Wybrany tekst
+ + +

Nasir Khamal Malik Nasir Khamal Malik
66
BLOG

Domniemanie myślenia

Nasir Khamal Malik Nasir Khamal Malik Polityka Obserwuj notkę 3

Polskę ogarnęła mania domniemania niewinności. Przez cały kraj przetaczają się grupy autorytetów moralnych, naukowych, dziennikarskich, muzycznych, prawniczych i przekonują nas, że nie wolno pisać ani mówić o czyjejś współpracy z SB, bo obowiązuje "domniemanie niewinności", bo "najpierw sąd musi to stwierdzić prawomocnym wyrokiem"...

Ja tak sobie siedzę i myślę - czy oni naprawdę wierzą w to, co nam wmawiają, czy tylko świadomie robią z nas ciemny motłoch, który niczego nie rozumie?

Zastanówmy się - domniemanie niewinności to zacna i pożyteczna konstrukcja. Tyle że stosowana jest w procedurze sądowej i polega na nieobciążaniu osoby negatywnymi konsekwencjami prawnymi zarzucanego jej czynu. Upraszczając - dopóki nie zostanie udowodnione popełnienie czynu zabronionego, nie mozna zastosować sankcji prawnej.

Ale - co to niby ma wspólnego z pisaniem o czyjejś współpracy nie wiadomo. Współpraca z SB jako taka, donoszenie na znajomych nie jest przecież przestępstwem. Więc gdzie tu miejsce na domniemanie niewinności, skoro nie ma sankcji prawnych z tego tytułu. Oczywiście - w przypadkach złożenia fałszywych oświadczeń lustracyjnych sankcje takie wystąpią i domniemanie niewinnosci jest instytucją nieodzowną, jak w każdym innym postępowaniu. Tyle że nie ma to takiego przełożenia na to, co o współpracy z SB danej osoby napisze dziennikarz czy przekaże osoba, na którą donoszono.

Stwierdzenie, że dana osoba donosiła SB jest wyłącznie stwierdzeniem faktu, z którego nie wynikają skutki prawne. No cóż, może i taka osoba będzie "spalona" w środowisku, może ktoś się na nią obrazi, może ktoś się przestanie kłamać - ale gdzie tu miejsce na formalne domniemanie niewinności i prawomocne orzeczenia sądowe?

Sytuacja jest dokładnie taka sama, jak w przypadku gdyby ktoś napisał, że kolega z pracy donosił na osoby korzystające prywatnie ze służbowego telefonu albo niepochlebnie się wyrażające o szefie. Albo gdyby ktoś powiedział, że Józek zabrał sąsiadowi kurę. Albo że dziadek polityka był w Wermachcie. To wszystko są tylko stwierdzenia faktów, które mogą być prawdziwe albo nieprawdziwe. I co mówiącego obchodzi czy donoszenie na kolegę lub dziadek w Wermachcie to jest przestępstwo lub nie, zabranie kury kradzieżą, za którą Józek został skazany bądź nie (czy przypisano mu winę). On mówi o faktach, nie ma mocy rozstrzygania o sankcjach prawnych z tego tytułu.

+ + +

Pozycje danych

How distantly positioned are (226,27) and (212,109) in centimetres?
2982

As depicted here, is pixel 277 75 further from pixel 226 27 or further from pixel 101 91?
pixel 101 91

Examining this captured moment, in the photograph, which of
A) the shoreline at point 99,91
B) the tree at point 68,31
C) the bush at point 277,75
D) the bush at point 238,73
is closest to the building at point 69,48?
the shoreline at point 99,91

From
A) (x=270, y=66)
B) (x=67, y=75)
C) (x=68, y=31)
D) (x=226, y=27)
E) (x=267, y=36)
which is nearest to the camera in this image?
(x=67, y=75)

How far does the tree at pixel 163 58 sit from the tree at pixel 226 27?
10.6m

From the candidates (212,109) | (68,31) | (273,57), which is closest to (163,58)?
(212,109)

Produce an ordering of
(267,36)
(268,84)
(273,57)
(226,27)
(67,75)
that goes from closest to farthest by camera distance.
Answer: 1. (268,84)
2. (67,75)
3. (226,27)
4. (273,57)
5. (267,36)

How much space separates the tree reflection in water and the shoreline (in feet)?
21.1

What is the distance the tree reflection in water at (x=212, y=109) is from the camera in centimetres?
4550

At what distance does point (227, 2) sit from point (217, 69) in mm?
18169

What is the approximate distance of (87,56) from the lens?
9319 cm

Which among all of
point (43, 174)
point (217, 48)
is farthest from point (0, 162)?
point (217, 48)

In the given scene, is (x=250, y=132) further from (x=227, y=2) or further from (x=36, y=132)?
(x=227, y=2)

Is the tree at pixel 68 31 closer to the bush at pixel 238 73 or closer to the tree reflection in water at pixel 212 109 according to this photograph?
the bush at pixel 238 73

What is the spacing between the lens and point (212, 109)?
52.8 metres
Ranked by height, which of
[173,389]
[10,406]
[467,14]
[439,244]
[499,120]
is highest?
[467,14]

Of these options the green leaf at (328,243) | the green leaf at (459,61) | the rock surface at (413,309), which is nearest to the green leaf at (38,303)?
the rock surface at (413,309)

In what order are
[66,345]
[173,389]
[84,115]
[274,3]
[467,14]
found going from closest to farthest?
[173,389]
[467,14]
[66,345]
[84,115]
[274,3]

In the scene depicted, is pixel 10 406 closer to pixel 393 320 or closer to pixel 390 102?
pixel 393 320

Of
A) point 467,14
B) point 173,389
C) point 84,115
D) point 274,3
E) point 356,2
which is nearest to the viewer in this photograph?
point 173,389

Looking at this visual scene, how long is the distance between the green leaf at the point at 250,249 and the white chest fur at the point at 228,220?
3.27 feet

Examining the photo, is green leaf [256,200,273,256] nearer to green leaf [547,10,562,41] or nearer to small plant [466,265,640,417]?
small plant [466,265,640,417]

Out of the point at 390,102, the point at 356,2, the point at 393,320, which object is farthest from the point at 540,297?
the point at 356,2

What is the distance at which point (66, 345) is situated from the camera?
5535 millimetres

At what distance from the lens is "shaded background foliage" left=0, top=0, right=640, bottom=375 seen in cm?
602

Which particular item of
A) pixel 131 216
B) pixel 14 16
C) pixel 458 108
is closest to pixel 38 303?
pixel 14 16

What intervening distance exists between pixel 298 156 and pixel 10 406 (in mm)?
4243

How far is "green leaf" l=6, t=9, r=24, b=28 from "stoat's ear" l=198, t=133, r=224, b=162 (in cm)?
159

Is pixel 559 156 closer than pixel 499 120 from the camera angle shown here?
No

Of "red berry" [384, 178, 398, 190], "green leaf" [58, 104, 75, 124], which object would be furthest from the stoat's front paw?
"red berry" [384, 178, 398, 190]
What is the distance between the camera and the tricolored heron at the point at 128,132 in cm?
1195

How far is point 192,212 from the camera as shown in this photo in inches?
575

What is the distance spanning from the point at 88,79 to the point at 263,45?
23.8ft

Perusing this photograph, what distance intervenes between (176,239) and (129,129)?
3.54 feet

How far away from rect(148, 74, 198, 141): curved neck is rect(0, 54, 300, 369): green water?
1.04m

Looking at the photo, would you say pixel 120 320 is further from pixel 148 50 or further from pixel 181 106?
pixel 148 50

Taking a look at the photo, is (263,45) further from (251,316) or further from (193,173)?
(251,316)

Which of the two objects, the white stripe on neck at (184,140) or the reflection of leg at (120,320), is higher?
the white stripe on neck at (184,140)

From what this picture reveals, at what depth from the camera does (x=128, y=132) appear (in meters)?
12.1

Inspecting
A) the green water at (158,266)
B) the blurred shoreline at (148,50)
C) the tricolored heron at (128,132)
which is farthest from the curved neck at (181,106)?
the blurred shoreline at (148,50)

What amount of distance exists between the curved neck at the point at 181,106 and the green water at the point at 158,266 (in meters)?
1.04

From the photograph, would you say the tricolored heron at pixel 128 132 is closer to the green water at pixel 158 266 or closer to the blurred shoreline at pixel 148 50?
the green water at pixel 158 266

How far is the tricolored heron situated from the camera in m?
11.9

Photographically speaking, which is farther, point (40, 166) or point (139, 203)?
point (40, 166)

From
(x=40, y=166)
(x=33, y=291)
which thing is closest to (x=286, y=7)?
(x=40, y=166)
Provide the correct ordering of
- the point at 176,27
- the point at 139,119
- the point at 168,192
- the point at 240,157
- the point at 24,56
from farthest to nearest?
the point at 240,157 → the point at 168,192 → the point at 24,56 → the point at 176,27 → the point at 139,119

+ + +

Co trzeba zrobić
A – W jakiej procedurze, według tekstu, stosuje się domniemanie niewinności?
B – Przepisz dokładnie fragment tekstu: zacznij od słów „Stwierdzenie, że dana”, a skończ na słowach „i prawomocne orzeczenia sądowe?”.
C – Sprawdź, czy te stwierdzenia zgadzają się z tekstem. Przy każdym napisz „tak” albo „nie” i przytocz słowa tekstu, które o tym decydują.
(i) Donoszenie na znajomych do SB jest przestępstwem.
(ii) Przy fałszywych oświadczeniach lustracyjnych domniemanie niewinności jest nieodzowne.
(iii) Stwierdzenie, że ktoś donosił SB, to stwierdzenie faktu bez skutków prawnych.
Wpisy pochodzą z innego źródła.

Odpowiedzi do ćwiczeń
A – W procedurze sądowej.

B –
Stwierdzenie, że dana osoba donosiła SB jest wyłącznie stwierdzeniem faktu, z którego nie wynikają skutki prawne. No cóż, może i taka osoba będzie "spalona" w środowisku, może ktoś się na nią obrazi, może ktoś się przestanie kłamać - ale gdzie tu miejsce na formalne domniemanie niewinności i prawomocne orzeczenia sądowe?

C –
(i) Nie: „Współpraca z SB jako taka, donoszenie na znajomych nie jest przecież przestępstwem.”
(ii) Tak: „w przypadkach złożenia fałszywych oświadczeń lustracyjnych sankcje takie wystąpią i domniemanie niewinnosci jest instytucją nieodzowną”
(iii) Tak: „Stwierdzenie, że dana osoba donosiła SB jest wyłącznie stwierdzeniem faktu, z którego nie wynikają skutki prawne.”